> Instructions to follow
How many lines of the material below contain the string "shelf", with case counting? Reply with the number alone.
— START Excerpted data —
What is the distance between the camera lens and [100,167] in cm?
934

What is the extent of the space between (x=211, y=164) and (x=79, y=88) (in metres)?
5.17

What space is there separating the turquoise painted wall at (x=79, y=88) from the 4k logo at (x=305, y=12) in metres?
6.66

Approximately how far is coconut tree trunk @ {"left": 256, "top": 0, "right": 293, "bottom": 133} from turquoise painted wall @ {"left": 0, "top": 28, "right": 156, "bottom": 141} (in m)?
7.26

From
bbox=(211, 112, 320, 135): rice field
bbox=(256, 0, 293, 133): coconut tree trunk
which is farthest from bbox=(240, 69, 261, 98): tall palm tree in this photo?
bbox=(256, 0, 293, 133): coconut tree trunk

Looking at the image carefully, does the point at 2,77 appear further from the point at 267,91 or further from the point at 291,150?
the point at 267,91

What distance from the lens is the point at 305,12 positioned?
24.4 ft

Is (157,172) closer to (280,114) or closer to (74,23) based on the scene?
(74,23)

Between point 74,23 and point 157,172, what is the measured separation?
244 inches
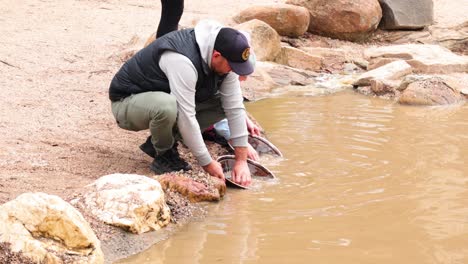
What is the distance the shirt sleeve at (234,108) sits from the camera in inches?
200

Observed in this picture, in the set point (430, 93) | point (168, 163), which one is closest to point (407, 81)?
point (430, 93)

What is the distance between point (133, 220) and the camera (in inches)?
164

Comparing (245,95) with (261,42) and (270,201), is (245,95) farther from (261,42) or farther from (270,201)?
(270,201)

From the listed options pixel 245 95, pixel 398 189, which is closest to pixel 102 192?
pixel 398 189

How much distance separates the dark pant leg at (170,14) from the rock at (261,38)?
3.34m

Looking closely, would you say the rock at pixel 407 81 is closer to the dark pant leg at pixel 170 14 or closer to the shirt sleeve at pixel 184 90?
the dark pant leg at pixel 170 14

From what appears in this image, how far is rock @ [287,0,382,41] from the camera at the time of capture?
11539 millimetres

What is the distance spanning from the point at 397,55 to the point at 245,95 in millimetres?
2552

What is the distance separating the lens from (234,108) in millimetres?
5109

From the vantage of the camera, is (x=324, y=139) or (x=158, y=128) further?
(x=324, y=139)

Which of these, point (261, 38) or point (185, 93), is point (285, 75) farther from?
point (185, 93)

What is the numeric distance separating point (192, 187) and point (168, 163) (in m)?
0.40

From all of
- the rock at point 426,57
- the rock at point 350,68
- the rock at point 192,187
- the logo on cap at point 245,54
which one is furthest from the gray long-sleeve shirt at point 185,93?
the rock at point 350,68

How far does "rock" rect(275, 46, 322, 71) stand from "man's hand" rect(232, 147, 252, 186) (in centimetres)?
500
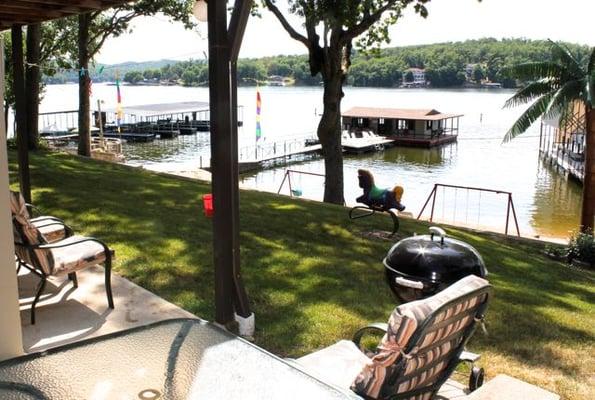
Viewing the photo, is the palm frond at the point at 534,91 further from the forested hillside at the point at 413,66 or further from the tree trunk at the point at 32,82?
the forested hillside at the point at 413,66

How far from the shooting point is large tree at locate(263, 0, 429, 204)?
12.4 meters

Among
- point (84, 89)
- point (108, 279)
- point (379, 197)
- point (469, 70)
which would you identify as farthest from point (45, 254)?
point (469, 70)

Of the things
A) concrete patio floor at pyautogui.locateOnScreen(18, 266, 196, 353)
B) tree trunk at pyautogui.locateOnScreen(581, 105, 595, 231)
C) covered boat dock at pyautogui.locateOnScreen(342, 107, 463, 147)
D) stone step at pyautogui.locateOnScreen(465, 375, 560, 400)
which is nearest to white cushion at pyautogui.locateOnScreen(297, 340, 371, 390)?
— END Excerpted data —
— START Excerpted data —
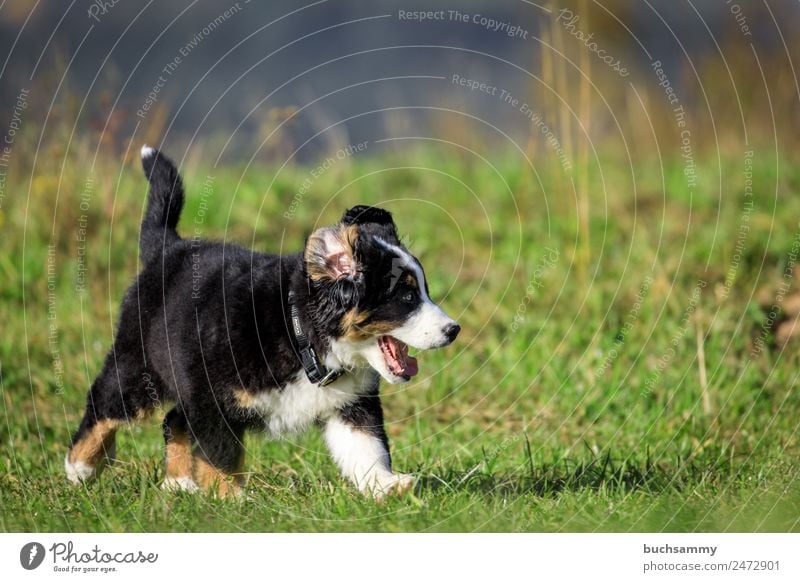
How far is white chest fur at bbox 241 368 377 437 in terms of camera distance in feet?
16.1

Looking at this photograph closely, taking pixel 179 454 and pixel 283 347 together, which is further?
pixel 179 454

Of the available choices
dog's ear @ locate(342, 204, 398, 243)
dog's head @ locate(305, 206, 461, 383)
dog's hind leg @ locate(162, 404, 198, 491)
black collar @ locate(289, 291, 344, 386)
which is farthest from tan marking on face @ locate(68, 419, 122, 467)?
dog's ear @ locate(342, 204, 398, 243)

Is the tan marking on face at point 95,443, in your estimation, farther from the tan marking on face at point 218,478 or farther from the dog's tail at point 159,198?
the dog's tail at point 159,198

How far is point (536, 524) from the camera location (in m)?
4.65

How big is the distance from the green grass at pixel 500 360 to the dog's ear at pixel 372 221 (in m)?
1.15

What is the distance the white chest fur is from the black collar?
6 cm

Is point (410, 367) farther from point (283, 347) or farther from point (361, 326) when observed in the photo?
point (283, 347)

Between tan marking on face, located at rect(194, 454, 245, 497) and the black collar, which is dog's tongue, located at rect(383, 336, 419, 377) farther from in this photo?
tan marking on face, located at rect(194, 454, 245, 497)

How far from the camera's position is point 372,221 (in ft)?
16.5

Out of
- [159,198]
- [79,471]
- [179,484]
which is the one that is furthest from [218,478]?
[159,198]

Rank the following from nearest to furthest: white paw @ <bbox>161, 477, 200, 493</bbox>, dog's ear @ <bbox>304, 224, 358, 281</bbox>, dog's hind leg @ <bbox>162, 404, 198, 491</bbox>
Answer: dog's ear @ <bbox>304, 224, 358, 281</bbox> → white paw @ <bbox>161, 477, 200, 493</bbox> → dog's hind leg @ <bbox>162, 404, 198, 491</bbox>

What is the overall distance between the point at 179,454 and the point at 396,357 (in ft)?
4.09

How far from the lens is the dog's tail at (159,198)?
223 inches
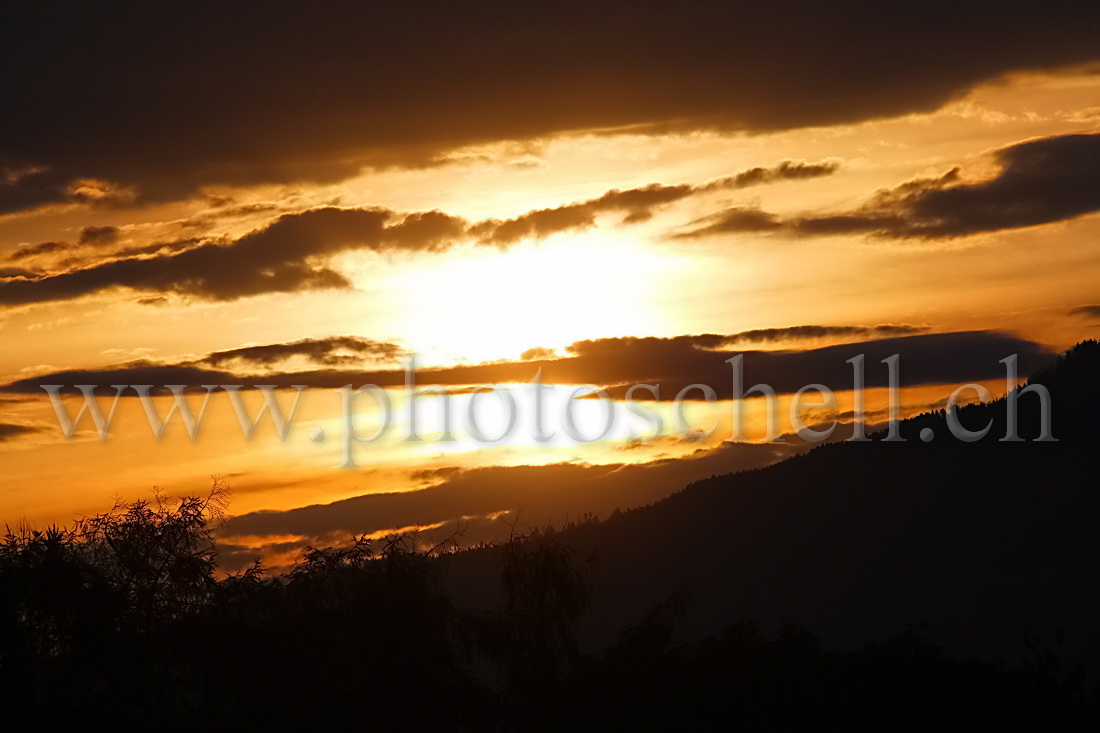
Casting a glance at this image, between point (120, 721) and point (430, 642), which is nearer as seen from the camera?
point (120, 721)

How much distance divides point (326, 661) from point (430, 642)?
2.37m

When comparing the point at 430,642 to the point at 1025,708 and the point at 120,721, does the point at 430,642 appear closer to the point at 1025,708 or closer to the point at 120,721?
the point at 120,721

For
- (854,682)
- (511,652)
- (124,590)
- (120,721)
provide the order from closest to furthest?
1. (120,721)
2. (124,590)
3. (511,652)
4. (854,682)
— END Excerpted data —
— START Excerpted data —
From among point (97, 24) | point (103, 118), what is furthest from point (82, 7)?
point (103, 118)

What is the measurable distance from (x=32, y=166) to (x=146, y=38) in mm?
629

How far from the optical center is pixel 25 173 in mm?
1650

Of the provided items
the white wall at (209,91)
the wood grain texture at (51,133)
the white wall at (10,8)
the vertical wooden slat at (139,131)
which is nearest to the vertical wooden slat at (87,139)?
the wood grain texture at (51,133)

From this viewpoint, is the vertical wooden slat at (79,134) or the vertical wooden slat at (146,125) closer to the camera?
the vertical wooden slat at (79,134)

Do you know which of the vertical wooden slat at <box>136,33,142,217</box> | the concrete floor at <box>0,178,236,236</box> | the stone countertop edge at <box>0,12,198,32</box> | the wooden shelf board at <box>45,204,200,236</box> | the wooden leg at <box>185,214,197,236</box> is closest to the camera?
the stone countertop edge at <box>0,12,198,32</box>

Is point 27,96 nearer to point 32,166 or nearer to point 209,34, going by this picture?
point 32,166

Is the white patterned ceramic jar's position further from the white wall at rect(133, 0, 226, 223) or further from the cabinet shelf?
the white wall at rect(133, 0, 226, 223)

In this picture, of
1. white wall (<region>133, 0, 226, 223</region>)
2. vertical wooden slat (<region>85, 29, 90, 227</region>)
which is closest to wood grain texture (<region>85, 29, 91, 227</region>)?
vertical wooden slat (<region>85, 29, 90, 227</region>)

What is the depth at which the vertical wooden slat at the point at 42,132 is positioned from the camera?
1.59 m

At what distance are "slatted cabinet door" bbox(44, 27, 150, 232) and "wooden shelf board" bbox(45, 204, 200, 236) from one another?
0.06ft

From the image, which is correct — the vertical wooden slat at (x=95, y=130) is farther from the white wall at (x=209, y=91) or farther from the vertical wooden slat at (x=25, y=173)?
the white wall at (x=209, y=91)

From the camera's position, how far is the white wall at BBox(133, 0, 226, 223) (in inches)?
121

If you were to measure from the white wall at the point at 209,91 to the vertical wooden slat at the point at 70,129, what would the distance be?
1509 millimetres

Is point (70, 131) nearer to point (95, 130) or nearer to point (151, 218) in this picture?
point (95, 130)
— END Excerpted data —
> Solution to this exercise
3